Summer 2017 Potato Hack…Spudology 101

Amaze your friends with these facts and nomenclature stolen from around the worldwide web.



  • The potato is a herbaceous plant of the Solanaceae, or nightshade family, which contains several other well known cultivated crops such as tomato, eggplant, tobacco and pepper.
  • The cultivated Solanum tuberosum subsp. tuberosum is considered to be originated from Andean and Chilean landraces developed by pre-Colombian cultivators. The wild species progenitors of these landraces probably derived from a group of ~20 similar wild species referred to as S. brevicaule complex, distributed from central Peru to northern Argentina.
  • Potato is the only major tuber crop that is grown in temperate regions. It is also most important tuber crop in terms of production, accounting for about 45% of the total world production of all tuber crops (five species together account for almost 90% of total world production – potato, cassava, sweet potato, yams, and taro).
  • Glycoprotein patatin constitutes about 20% of the total soluble protein in potato. The patatin exhibit enzymatic activity and is believed to play a role in defense against pests and pathogens. It also may elicit allergic responses in humans.
  • Potato fruits, stems and leaves contain glycoalkaloids, toxic compounds, of which the most prevalent are solanine and chaconine.
  • Potato’s infamous pathogen is an oomycetes Phytophthora infestans (late blight, potato blight).

The potato plant has a short life span ranging from 80 to 150 days from planting to maturity, with differences existing between varieties. Its developmental stages are often described in terms of tuberization and tuber development. The life cycle of a potato tuber is characterized by initiation and growth followed by a period of dormancy and finally sprouting resulting in the next (vegetative) generation.

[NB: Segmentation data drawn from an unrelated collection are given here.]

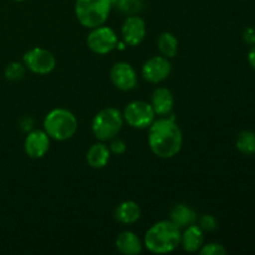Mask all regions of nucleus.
I'll list each match as a JSON object with an SVG mask.
<instances>
[{"label":"nucleus","instance_id":"f257e3e1","mask_svg":"<svg viewBox=\"0 0 255 255\" xmlns=\"http://www.w3.org/2000/svg\"><path fill=\"white\" fill-rule=\"evenodd\" d=\"M183 144V134L173 117L154 120L148 127V146L157 157L173 158Z\"/></svg>","mask_w":255,"mask_h":255},{"label":"nucleus","instance_id":"f03ea898","mask_svg":"<svg viewBox=\"0 0 255 255\" xmlns=\"http://www.w3.org/2000/svg\"><path fill=\"white\" fill-rule=\"evenodd\" d=\"M181 234L171 221L157 222L144 234V247L154 254L171 253L181 246Z\"/></svg>","mask_w":255,"mask_h":255},{"label":"nucleus","instance_id":"7ed1b4c3","mask_svg":"<svg viewBox=\"0 0 255 255\" xmlns=\"http://www.w3.org/2000/svg\"><path fill=\"white\" fill-rule=\"evenodd\" d=\"M44 131L55 141H67L77 131V119L66 109L51 110L44 119Z\"/></svg>","mask_w":255,"mask_h":255},{"label":"nucleus","instance_id":"20e7f679","mask_svg":"<svg viewBox=\"0 0 255 255\" xmlns=\"http://www.w3.org/2000/svg\"><path fill=\"white\" fill-rule=\"evenodd\" d=\"M112 5V0H76L75 15L82 26L94 29L106 22Z\"/></svg>","mask_w":255,"mask_h":255},{"label":"nucleus","instance_id":"39448f33","mask_svg":"<svg viewBox=\"0 0 255 255\" xmlns=\"http://www.w3.org/2000/svg\"><path fill=\"white\" fill-rule=\"evenodd\" d=\"M124 116L115 107H106L95 115L92 120V132L101 142L111 141L117 136L124 126Z\"/></svg>","mask_w":255,"mask_h":255},{"label":"nucleus","instance_id":"423d86ee","mask_svg":"<svg viewBox=\"0 0 255 255\" xmlns=\"http://www.w3.org/2000/svg\"><path fill=\"white\" fill-rule=\"evenodd\" d=\"M124 121L127 122V125L133 128L143 129L148 128L154 121L153 109L151 104L146 101H132L125 107L124 110Z\"/></svg>","mask_w":255,"mask_h":255},{"label":"nucleus","instance_id":"0eeeda50","mask_svg":"<svg viewBox=\"0 0 255 255\" xmlns=\"http://www.w3.org/2000/svg\"><path fill=\"white\" fill-rule=\"evenodd\" d=\"M119 44L117 35L111 27L97 26L91 29L87 36V46L92 52L99 55H106L115 50Z\"/></svg>","mask_w":255,"mask_h":255},{"label":"nucleus","instance_id":"6e6552de","mask_svg":"<svg viewBox=\"0 0 255 255\" xmlns=\"http://www.w3.org/2000/svg\"><path fill=\"white\" fill-rule=\"evenodd\" d=\"M24 65L27 70L37 75H47L56 67V59L51 51L42 47H34L25 52Z\"/></svg>","mask_w":255,"mask_h":255},{"label":"nucleus","instance_id":"1a4fd4ad","mask_svg":"<svg viewBox=\"0 0 255 255\" xmlns=\"http://www.w3.org/2000/svg\"><path fill=\"white\" fill-rule=\"evenodd\" d=\"M171 62L164 56H153L142 66V76L151 84H159L171 75Z\"/></svg>","mask_w":255,"mask_h":255},{"label":"nucleus","instance_id":"9d476101","mask_svg":"<svg viewBox=\"0 0 255 255\" xmlns=\"http://www.w3.org/2000/svg\"><path fill=\"white\" fill-rule=\"evenodd\" d=\"M110 77L116 89L131 91L137 86V74L128 62H116L110 71Z\"/></svg>","mask_w":255,"mask_h":255},{"label":"nucleus","instance_id":"9b49d317","mask_svg":"<svg viewBox=\"0 0 255 255\" xmlns=\"http://www.w3.org/2000/svg\"><path fill=\"white\" fill-rule=\"evenodd\" d=\"M50 148V137L44 129H34L27 133L24 141L25 153L30 158H42Z\"/></svg>","mask_w":255,"mask_h":255},{"label":"nucleus","instance_id":"f8f14e48","mask_svg":"<svg viewBox=\"0 0 255 255\" xmlns=\"http://www.w3.org/2000/svg\"><path fill=\"white\" fill-rule=\"evenodd\" d=\"M122 36L129 46H138L146 36V22L137 15H129L122 24Z\"/></svg>","mask_w":255,"mask_h":255},{"label":"nucleus","instance_id":"ddd939ff","mask_svg":"<svg viewBox=\"0 0 255 255\" xmlns=\"http://www.w3.org/2000/svg\"><path fill=\"white\" fill-rule=\"evenodd\" d=\"M174 99L172 92L166 87H158L151 96V106L158 116H167L173 109Z\"/></svg>","mask_w":255,"mask_h":255},{"label":"nucleus","instance_id":"4468645a","mask_svg":"<svg viewBox=\"0 0 255 255\" xmlns=\"http://www.w3.org/2000/svg\"><path fill=\"white\" fill-rule=\"evenodd\" d=\"M204 243V232L199 228V226H192L184 228L181 234V246L188 253H194L202 248Z\"/></svg>","mask_w":255,"mask_h":255},{"label":"nucleus","instance_id":"2eb2a0df","mask_svg":"<svg viewBox=\"0 0 255 255\" xmlns=\"http://www.w3.org/2000/svg\"><path fill=\"white\" fill-rule=\"evenodd\" d=\"M141 239L131 231H125L119 234L116 239V248L125 255H137L142 252Z\"/></svg>","mask_w":255,"mask_h":255},{"label":"nucleus","instance_id":"dca6fc26","mask_svg":"<svg viewBox=\"0 0 255 255\" xmlns=\"http://www.w3.org/2000/svg\"><path fill=\"white\" fill-rule=\"evenodd\" d=\"M110 157H111V151L109 146L99 142V143H94L89 148L86 153V161L91 168L101 169L107 166Z\"/></svg>","mask_w":255,"mask_h":255},{"label":"nucleus","instance_id":"f3484780","mask_svg":"<svg viewBox=\"0 0 255 255\" xmlns=\"http://www.w3.org/2000/svg\"><path fill=\"white\" fill-rule=\"evenodd\" d=\"M169 221L179 229H184L196 223L197 213L186 204H176L171 211Z\"/></svg>","mask_w":255,"mask_h":255},{"label":"nucleus","instance_id":"a211bd4d","mask_svg":"<svg viewBox=\"0 0 255 255\" xmlns=\"http://www.w3.org/2000/svg\"><path fill=\"white\" fill-rule=\"evenodd\" d=\"M141 217L139 206L133 201H125L116 208L115 218L122 224H133Z\"/></svg>","mask_w":255,"mask_h":255},{"label":"nucleus","instance_id":"6ab92c4d","mask_svg":"<svg viewBox=\"0 0 255 255\" xmlns=\"http://www.w3.org/2000/svg\"><path fill=\"white\" fill-rule=\"evenodd\" d=\"M157 46H158L162 56L167 57V59H172V57L176 56L177 51H178V40L172 32L164 31L158 36Z\"/></svg>","mask_w":255,"mask_h":255},{"label":"nucleus","instance_id":"aec40b11","mask_svg":"<svg viewBox=\"0 0 255 255\" xmlns=\"http://www.w3.org/2000/svg\"><path fill=\"white\" fill-rule=\"evenodd\" d=\"M237 148L246 156L255 153V133L252 131H242L237 137Z\"/></svg>","mask_w":255,"mask_h":255},{"label":"nucleus","instance_id":"412c9836","mask_svg":"<svg viewBox=\"0 0 255 255\" xmlns=\"http://www.w3.org/2000/svg\"><path fill=\"white\" fill-rule=\"evenodd\" d=\"M25 65L20 64V62H10L4 70V75L9 81H19L24 77L25 75Z\"/></svg>","mask_w":255,"mask_h":255},{"label":"nucleus","instance_id":"4be33fe9","mask_svg":"<svg viewBox=\"0 0 255 255\" xmlns=\"http://www.w3.org/2000/svg\"><path fill=\"white\" fill-rule=\"evenodd\" d=\"M117 7L121 10L122 12L128 15H137V12L141 11L142 6V0H116Z\"/></svg>","mask_w":255,"mask_h":255},{"label":"nucleus","instance_id":"5701e85b","mask_svg":"<svg viewBox=\"0 0 255 255\" xmlns=\"http://www.w3.org/2000/svg\"><path fill=\"white\" fill-rule=\"evenodd\" d=\"M199 253L202 255H224L227 254V249L219 243H209L203 244L199 249Z\"/></svg>","mask_w":255,"mask_h":255},{"label":"nucleus","instance_id":"b1692460","mask_svg":"<svg viewBox=\"0 0 255 255\" xmlns=\"http://www.w3.org/2000/svg\"><path fill=\"white\" fill-rule=\"evenodd\" d=\"M217 227H218V222L211 214H206L199 218V228L203 232H213L216 231Z\"/></svg>","mask_w":255,"mask_h":255},{"label":"nucleus","instance_id":"393cba45","mask_svg":"<svg viewBox=\"0 0 255 255\" xmlns=\"http://www.w3.org/2000/svg\"><path fill=\"white\" fill-rule=\"evenodd\" d=\"M111 141H112L111 144L109 146L111 153L120 156V154H124L125 152H126V143H125L122 139L116 138V137H115V138H112Z\"/></svg>","mask_w":255,"mask_h":255},{"label":"nucleus","instance_id":"a878e982","mask_svg":"<svg viewBox=\"0 0 255 255\" xmlns=\"http://www.w3.org/2000/svg\"><path fill=\"white\" fill-rule=\"evenodd\" d=\"M243 40L246 44L252 45L254 46L255 45V29L254 27H247L243 31Z\"/></svg>","mask_w":255,"mask_h":255},{"label":"nucleus","instance_id":"bb28decb","mask_svg":"<svg viewBox=\"0 0 255 255\" xmlns=\"http://www.w3.org/2000/svg\"><path fill=\"white\" fill-rule=\"evenodd\" d=\"M32 125H34V122H32V119H30V117H24V119L20 121V126H21V129L25 132H30L32 128Z\"/></svg>","mask_w":255,"mask_h":255},{"label":"nucleus","instance_id":"cd10ccee","mask_svg":"<svg viewBox=\"0 0 255 255\" xmlns=\"http://www.w3.org/2000/svg\"><path fill=\"white\" fill-rule=\"evenodd\" d=\"M248 61H249V64L252 65V67L255 70V46L251 50V51H249Z\"/></svg>","mask_w":255,"mask_h":255},{"label":"nucleus","instance_id":"c85d7f7f","mask_svg":"<svg viewBox=\"0 0 255 255\" xmlns=\"http://www.w3.org/2000/svg\"><path fill=\"white\" fill-rule=\"evenodd\" d=\"M15 1H25V0H15Z\"/></svg>","mask_w":255,"mask_h":255}]
</instances>
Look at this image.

  • Sprouting tuber Growth stage 1. The onset of sprout growth that follows dormancy termination is accompanied by substantial increases in cell metabolism; sprouts appear from the eyes of the primary tuber.
  • Vegetative Growth stage 2. Plant establishment. All vegetative parts of the plants (leaves, branches, roots and stolons) are formed; stages 1 and 2 last from 30 to 70 days depending on planting date, soil temperature and other environmental factors, the physiological age of the tubers, and the characteristics of particular cultivars.
  • Tuber initiation Growth stage 3. Approximately 30-60 days after the seed tuber is planted, tuber formation begins. Ttubers are derived from lateral underground buds developing at the base of the main stem that when kept underground develop into stolons due to diagravitropical growth. When the conditions are favorable for tuber initiation, the elongation of the stolon stops, and cells located in the pith and the cortex of the apical region of the stolon first enlarge and then later divide longitudinally. The combination of these processes results in the swelling of the subapical part of the stolon.
  • Developing tuber Growth stage 4. During enlargement tubers become the largest sink of the potato plant storing massive amounts of carbohydrates (mainly starch) and also significant amounts of protein. Furthermore, tubers decrease their general metabolic activity and as such behave as typical storage sinks.
  • Mature tuber Growth stage 5. Potato tubers are harvested from 90 to 160 days after planting and this may vary with cultivars, production area, and marketing conditions. Starch the typically represents 20% of the fresh weight of mature tuber. After potato vines die back the skin of tuber thickens and hardens, which provides greater protection to tubers during harvest and blocks entry of pathogens to the tuber.
  • Dormant tuber Although dormancy is defined as the absence of visible growth, dormant meristems are metabolically active. In general, rates of many cellular processes such as respiration, transcription, and translation are suppressed during dormancy. Non-dividing, dormant tuber meristems are arrested in the G-1 phase.